(Stored records)
++++++
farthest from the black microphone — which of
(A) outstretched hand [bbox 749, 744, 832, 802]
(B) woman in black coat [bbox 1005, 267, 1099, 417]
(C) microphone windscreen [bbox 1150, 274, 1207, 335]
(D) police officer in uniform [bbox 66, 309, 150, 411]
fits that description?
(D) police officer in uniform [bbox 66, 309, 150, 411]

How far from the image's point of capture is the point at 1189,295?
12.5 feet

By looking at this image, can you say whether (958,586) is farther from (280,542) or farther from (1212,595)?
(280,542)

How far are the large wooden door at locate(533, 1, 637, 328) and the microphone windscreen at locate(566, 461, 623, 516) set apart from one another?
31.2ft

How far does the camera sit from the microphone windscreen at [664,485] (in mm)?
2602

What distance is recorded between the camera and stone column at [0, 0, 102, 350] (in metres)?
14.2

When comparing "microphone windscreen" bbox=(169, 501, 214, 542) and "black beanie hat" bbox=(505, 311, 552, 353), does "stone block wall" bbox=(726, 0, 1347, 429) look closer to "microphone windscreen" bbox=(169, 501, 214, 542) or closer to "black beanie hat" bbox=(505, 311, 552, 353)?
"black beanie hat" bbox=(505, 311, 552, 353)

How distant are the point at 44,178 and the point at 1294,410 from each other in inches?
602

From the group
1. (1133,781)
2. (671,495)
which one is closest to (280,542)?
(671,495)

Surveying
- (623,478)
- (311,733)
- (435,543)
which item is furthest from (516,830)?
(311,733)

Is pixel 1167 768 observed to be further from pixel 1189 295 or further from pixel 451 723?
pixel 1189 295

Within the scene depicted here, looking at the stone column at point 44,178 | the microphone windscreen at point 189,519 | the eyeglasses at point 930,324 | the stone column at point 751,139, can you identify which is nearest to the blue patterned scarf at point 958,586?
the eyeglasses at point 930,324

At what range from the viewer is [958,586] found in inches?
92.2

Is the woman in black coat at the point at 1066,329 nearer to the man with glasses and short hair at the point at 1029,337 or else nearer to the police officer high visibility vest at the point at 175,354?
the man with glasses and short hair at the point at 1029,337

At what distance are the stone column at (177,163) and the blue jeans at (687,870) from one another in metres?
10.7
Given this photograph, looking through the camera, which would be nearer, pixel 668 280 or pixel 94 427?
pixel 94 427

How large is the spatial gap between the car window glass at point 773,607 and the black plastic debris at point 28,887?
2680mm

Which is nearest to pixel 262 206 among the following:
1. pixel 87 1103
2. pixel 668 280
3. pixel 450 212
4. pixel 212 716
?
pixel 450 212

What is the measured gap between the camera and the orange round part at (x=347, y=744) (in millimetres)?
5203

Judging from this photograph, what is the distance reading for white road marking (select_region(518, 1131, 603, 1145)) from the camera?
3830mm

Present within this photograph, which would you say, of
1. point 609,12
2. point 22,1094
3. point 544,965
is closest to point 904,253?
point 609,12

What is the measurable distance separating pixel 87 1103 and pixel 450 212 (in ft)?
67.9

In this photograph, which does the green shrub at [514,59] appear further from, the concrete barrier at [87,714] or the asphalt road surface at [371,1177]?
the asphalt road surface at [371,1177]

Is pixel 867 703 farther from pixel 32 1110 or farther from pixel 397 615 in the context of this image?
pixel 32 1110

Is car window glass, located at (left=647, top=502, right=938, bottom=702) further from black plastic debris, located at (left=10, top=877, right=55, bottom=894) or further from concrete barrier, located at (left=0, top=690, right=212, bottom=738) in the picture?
++++++
#### WRITTEN TASK:
All of the lines above need to be given again exactly.

#### COMPLETE OUTPUT:
farthest from the black microphone — which of
(A) outstretched hand [bbox 749, 744, 832, 802]
(B) woman in black coat [bbox 1005, 267, 1099, 417]
(C) microphone windscreen [bbox 1150, 274, 1207, 335]
(D) police officer in uniform [bbox 66, 309, 150, 411]
fits that description?
(D) police officer in uniform [bbox 66, 309, 150, 411]

How far from the image's point of capture is the point at 1189,295?
12.5 feet

By looking at this image, can you say whether (958,586) is farther from (280,542) or farther from (1212,595)?
(280,542)

How far are the large wooden door at locate(533, 1, 637, 328) and the microphone windscreen at locate(566, 461, 623, 516) set apart from one another?
31.2ft

How far does the camera sit from the microphone windscreen at [664,485] (in mm)?
2602

What distance is recorded between the camera and stone column at [0, 0, 102, 350] (in metres)?
14.2

When comparing "microphone windscreen" bbox=(169, 501, 214, 542) and "black beanie hat" bbox=(505, 311, 552, 353), does "stone block wall" bbox=(726, 0, 1347, 429) look closer to "microphone windscreen" bbox=(169, 501, 214, 542) or closer to "black beanie hat" bbox=(505, 311, 552, 353)?
"black beanie hat" bbox=(505, 311, 552, 353)

How distant are the point at 44,178 and the point at 1294,410 from each other in inches?
602

From the group
1. (1133,781)
2. (671,495)
which one is closest to (280,542)?
(671,495)

Surveying
- (623,478)
- (311,733)
- (435,543)
which item is furthest from (516,830)?
(311,733)

Is pixel 1167 768 observed to be further from pixel 1189 295 or further from pixel 451 723?
pixel 1189 295

Within the scene depicted here, looking at the stone column at point 44,178 | the microphone windscreen at point 189,519 | the eyeglasses at point 930,324 | the stone column at point 751,139, can you identify which is nearest to the blue patterned scarf at point 958,586?
the eyeglasses at point 930,324

At what range from the viewer is [958,586] found in inches?
92.2

Is the woman in black coat at the point at 1066,329 nearer to the man with glasses and short hair at the point at 1029,337 or else nearer to the police officer high visibility vest at the point at 175,354?
the man with glasses and short hair at the point at 1029,337

At what distance are the stone column at (177,163) and the blue jeans at (687,870) from one another in metres?
10.7
Given this photograph, looking through the camera, which would be nearer, pixel 668 280 or pixel 94 427?
pixel 94 427

How large is the spatial gap between the car window glass at point 773,607 and the black plastic debris at point 28,887?
2680mm

Which is nearest to pixel 262 206 among the following:
1. pixel 87 1103
2. pixel 668 280
3. pixel 450 212
4. pixel 212 716
?
pixel 450 212

What is the measured gap between the camera and the orange round part at (x=347, y=744) (in millimetres)?
5203

Judging from this photograph, what is the distance reading for white road marking (select_region(518, 1131, 603, 1145)) from the camera?
3830mm

Present within this photograph, which would you say, of
1. point 609,12
2. point 22,1094
3. point 544,965
is closest to point 904,253?
point 609,12

What is the measurable distance separating pixel 87 1103 and pixel 450 212 (in ft)?
67.9

In this photograph, which does the green shrub at [514,59] appear further from, the concrete barrier at [87,714] or the asphalt road surface at [371,1177]?
the asphalt road surface at [371,1177]

Is pixel 867 703 farther from pixel 32 1110 or farther from pixel 397 615 in the context of this image?
pixel 32 1110

Is car window glass, located at (left=647, top=502, right=938, bottom=702) further from black plastic debris, located at (left=10, top=877, right=55, bottom=894) or further from concrete barrier, located at (left=0, top=690, right=212, bottom=738) in the picture?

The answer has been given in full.